■ Work to complete
In the profile of Jone Blikra, give again the part that opens with "- Party: Labour" and closes with "Aasland since 2022.", substituting "Centre Party" for every occurrence of "Labour Party".

■ Text passage
###

Mayor of Kragerø Municipality
- In office 22 October 2015 – 17 October 2019
- Deputy: Charlotte Therkelsen
- Preceded by: Kåre Preben Hegland
- Succeeded by: Grunde Knudsen

Personal details
- Born: 11 October 1962 (age 63)
- Party: Labour Party
- Occupation: Police officer Politician

= Jone Blikra =

Norwegian politician

Jone Blikra (born 11 October 1962) is a Norwegian police officer and politician for the Labour Party. A deputy to the Storting from Telemark from 2021, he has met as deputy for Terje Aasland since 2022.

==Personal life==
Blikra was born on 11 October 1962, a son of Kristoffer Blikra and Margit Lillemo and hails from Kragerø Municipality.

==Political career==
===Local politics===
Blikra was a member of the municipal council of Kragerø Municipality from 1999, and served as mayor of Kragerø from 2015 to 2019. He took over from Kåre Preben Hegland from the Conservative Party. Following the 2019 local elections, he was succeeded by Grunde Knudsen from the Centre Party.

===Parliament===
He was elected deputy representative to the Storting from the constituency of Telemark at the 2021 election. He was re-elected in 2025. He has deputised for Terje Aasland since March 2022 while Aasland was government minister. In the Storting, Blikra was a member of the Standing Committee on Transport and Communications from 2022.

==Civic career==
Blikra is police officer by education and worked in the police from 1985 to 2019. From 1992 to 1993 he served as police for the United Nations Protection Force.

He chaired the Telemark chapter of the Norwegian Police Federation from 1999 to 2006. From 2012 to 2014 he held the position of lensmann (leader of a rural police district) in Drangedal Municipality.

Blikra previously chaired the board of Teater Ibsen, a theatre based in Skien.

###

■ Raw data
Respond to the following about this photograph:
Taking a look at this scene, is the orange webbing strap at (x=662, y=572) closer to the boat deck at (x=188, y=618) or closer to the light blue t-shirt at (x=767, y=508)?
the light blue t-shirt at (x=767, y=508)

###

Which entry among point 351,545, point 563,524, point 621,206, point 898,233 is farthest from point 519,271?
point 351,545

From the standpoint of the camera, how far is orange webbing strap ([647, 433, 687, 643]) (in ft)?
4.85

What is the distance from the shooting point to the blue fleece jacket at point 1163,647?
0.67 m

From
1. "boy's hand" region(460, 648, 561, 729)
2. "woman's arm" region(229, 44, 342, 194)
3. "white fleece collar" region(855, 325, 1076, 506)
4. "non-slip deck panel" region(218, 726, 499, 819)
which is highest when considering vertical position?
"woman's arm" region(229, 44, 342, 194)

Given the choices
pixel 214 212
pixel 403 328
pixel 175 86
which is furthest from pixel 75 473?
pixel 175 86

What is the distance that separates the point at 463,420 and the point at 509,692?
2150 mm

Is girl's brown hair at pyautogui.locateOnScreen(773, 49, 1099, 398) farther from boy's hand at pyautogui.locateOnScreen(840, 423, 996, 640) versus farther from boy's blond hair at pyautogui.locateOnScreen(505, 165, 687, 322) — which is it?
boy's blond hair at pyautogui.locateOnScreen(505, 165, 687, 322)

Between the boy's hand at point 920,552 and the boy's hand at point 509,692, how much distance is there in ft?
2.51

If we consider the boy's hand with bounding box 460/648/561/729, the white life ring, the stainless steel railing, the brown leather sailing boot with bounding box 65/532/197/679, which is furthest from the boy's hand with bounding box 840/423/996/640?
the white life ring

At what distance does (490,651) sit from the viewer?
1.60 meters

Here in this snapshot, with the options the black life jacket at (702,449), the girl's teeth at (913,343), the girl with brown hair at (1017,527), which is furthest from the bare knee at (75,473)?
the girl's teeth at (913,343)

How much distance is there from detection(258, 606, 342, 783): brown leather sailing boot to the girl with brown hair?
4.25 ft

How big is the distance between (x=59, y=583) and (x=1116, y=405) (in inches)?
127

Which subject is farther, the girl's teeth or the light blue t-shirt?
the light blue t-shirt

###

■ Response to the task
- Party: Centre Party
- Occupation: Police officer Politician

= Jone Blikra =

Norwegian politician

Jone Blikra (born 11 October 1962) is a Norwegian police officer and politician for the Centre Party. A deputy to the Storting from Telemark from 2021, he has met as deputy for Terje Aasland since 2022.